***** PASSAGE SHOWN *****
In the summer of 2011, the UK Government introduced a new website for registering e-petitions. Issues raised in e-petitions can reach the Backbench Business Committee of the Parliament.

E-petitions are an easy, personal way for you to influence government and Parliament in the UK. You can create an e-petition about anything that the government is responsible for and if it gets at least 100,000 signatures, it will be considered for debate in the House of Commons.

The system introduced by the Government has proved very popular, but Parliament has not yet found time to discuss all of these six topics which has caused frustration and disappointment for those organising and participating in these petitions.

The UK Government considered that the petition with the most signatures in a year could be presented as a Bill that would be voted on by Parliament.

How e-petitions work

  1. Create your e-petition info
  2. It will be checked by a government department info
  3. An e-petition can be open for up to 1 year info
  4. The public can sign it info
  5. If you collect 100,000 signatures, your e-petition could be debated in the House of Commons.

Create your e-petition

Your e-petition must be a request for the government to do something.

You need to choose which government department looks after your issue. For example road issues should be sent to the Department for Transport. There’s a list of government departments to help you choose.

You will need to provide your name, address and email before you can submit your e-petition.

Once you’ve submitted your e-petition, you will receive an email with a link to confirm your email address is correct. Your e-petition cannot be processed until you click on the link.

It will be checked by a government department

Your e-petition will be checked by the government department that looks after your issue. This is to make sure it complies with the Terms & Conditions for creating an e-petition.

The main reasons why your e-petition could be rejected are

there’s already an e-petition on the same issue
it contains confidential, libellous, false or defamatory statements
it contains offensive, joke or nonsense content
the issue is not the responsibility of the government
it’s about honours or appointments
it does not include a request for action

It can take up to 7 days to check your e-petition. You will receive an email that tells you if your e-petition has been accepted or not.
*****
[EXERCISE INSTRUCTIONS]: Reproduce word for word the part of the e-petitions passage from "In the summer" up to and including "debate in the House of Commons.". Work only from the e-petitions passage.
***** GIVEN DATA *****
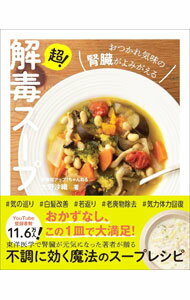 【中古】超！解毒スープ / 大野沙織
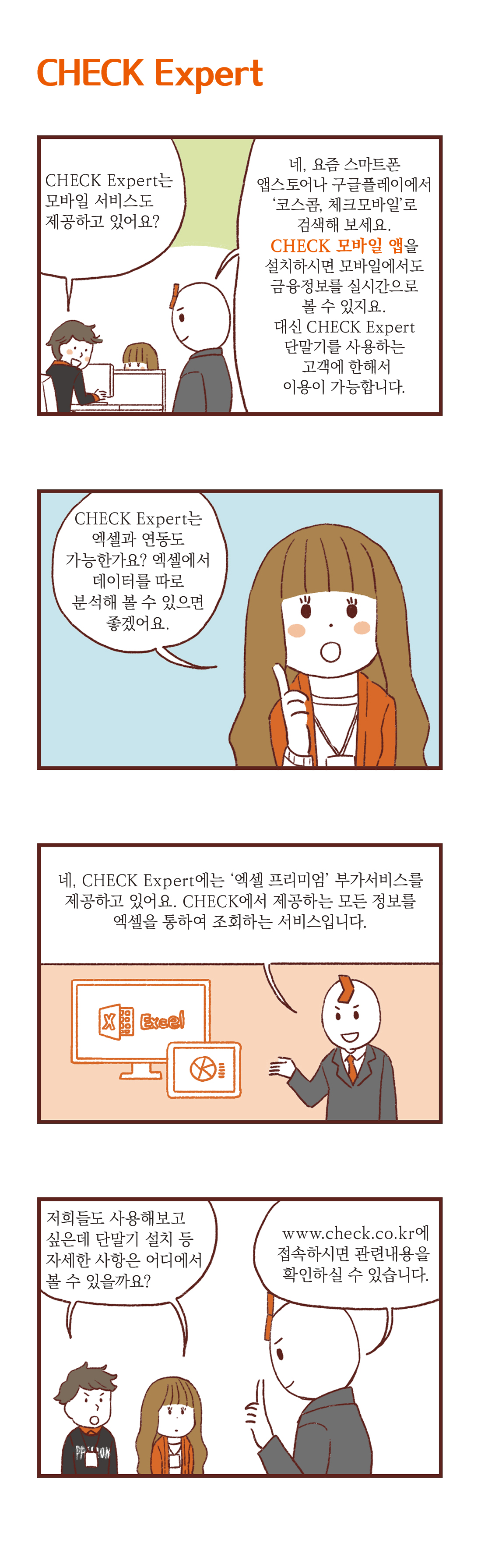 제목 : CHECK Expert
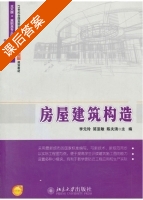 房屋建筑构造 课后答案 (李元玲 简亚敏) - 封面
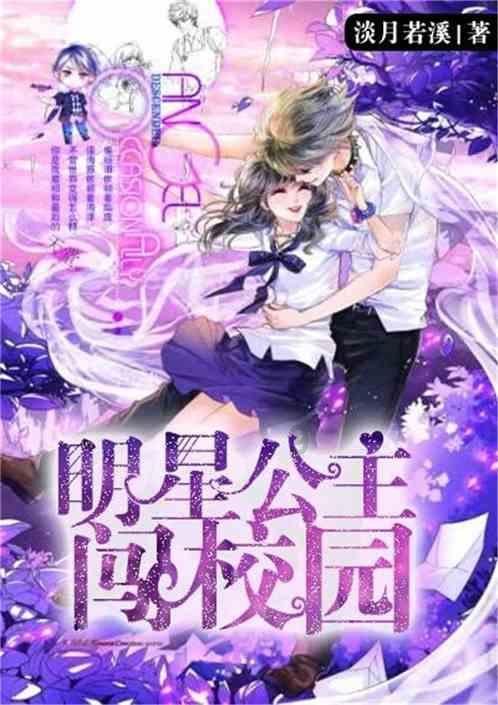 小猪佩奇饲养员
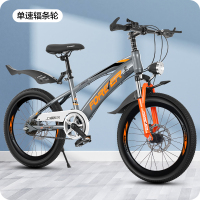 永 久童车儿童自行车山地车18/20/22寸男女孩单车中小学生赛车7-8-9-10-16-18岁脚踏车 22寸（适合身高145-160cm） 灰色【单速】+福条轮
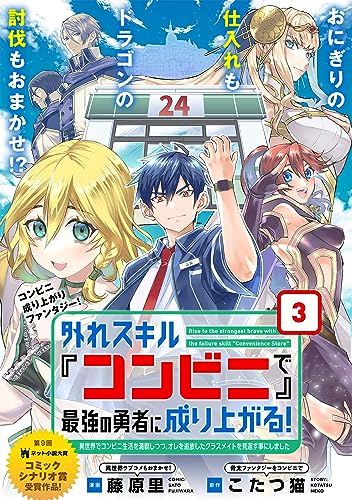 外れスキル『コンビニ』で最強の勇者に成り上がる!~異世界でコンビニ生活を満喫しつつ、オレを追放したクラスメイトを見返す事にしました~(単話版)第3話 (メテオCOMICS)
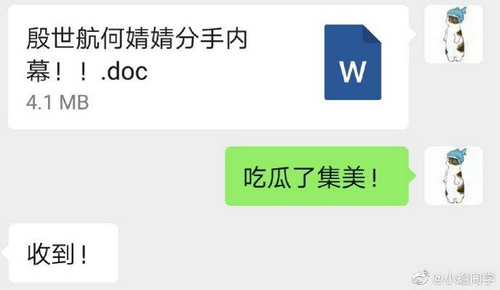 溶˰ô£¼ʲô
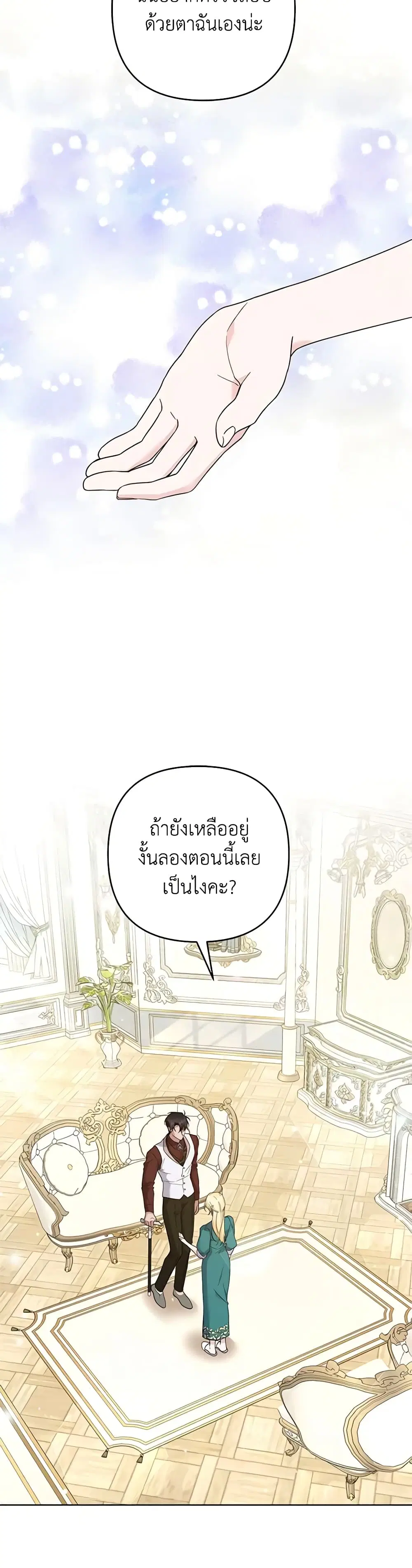 What It Means to Be You ตอนที่ 92 หน้า 3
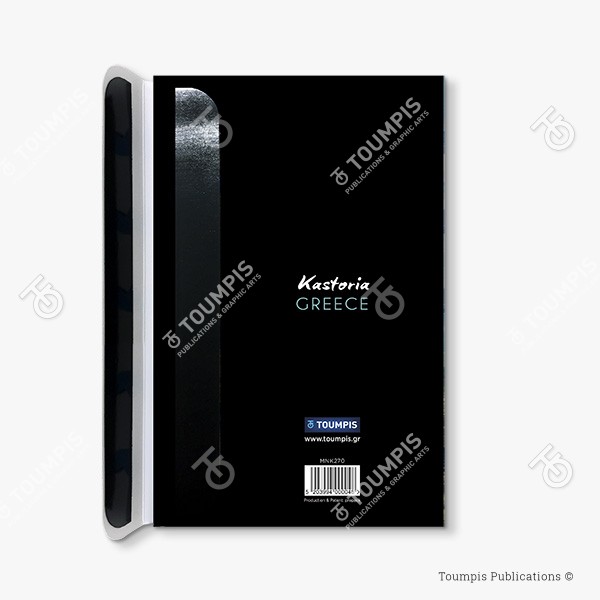 270-MNK_Magnet_(600x600px) σημειωματάριο, μπλοκ, λίστα, σημειώσεις, μαγνήτης, μολύβι, magnetic notebook, notes, list notepad, notes with pencil, shmeiwseis me molybi, tetradio me kleisimo, tetradio me magnhth, block, mplok, tefteri, tetradio me molybi, molivi lista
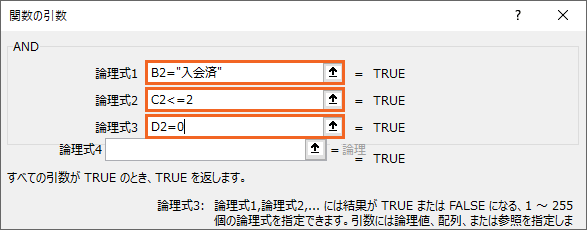 AND関数で条件を設定
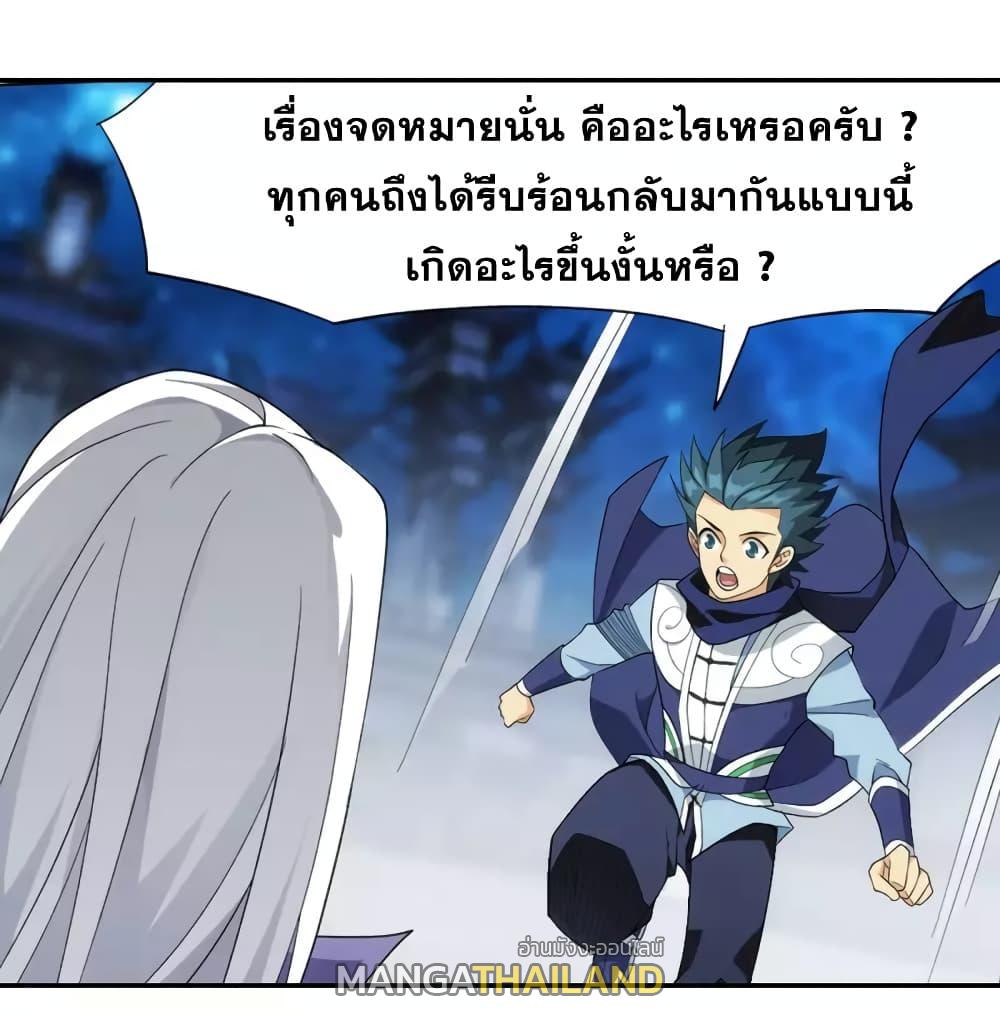 Doupo Cangqiong ตอนที่ 356 แปลไทย รูปที่ 54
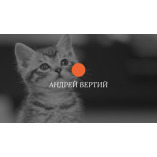 Андрей Вертий | Андрей Вертий New Images | Андрей Вертий Videos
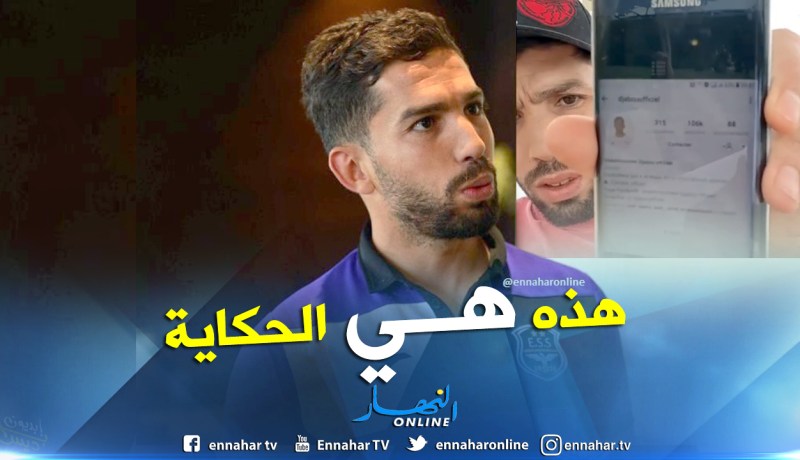 بالفيديو.. هكذا تعرض “جابو” للإحتيال !!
*****
[RESPONSE TO THE TASK]:
In the summer of 2011, the UK Government introduced a new website for registering e-petitions. Issues raised in e-petitions can reach the Backbench Business Committee of the Parliament.

E-petitions are an easy, personal way for you to influence government and Parliament in the UK. You can create an e-petition about anything that the government is responsible for and if it gets at least 100,000 signatures, it will be considered for debate in the House of Commons.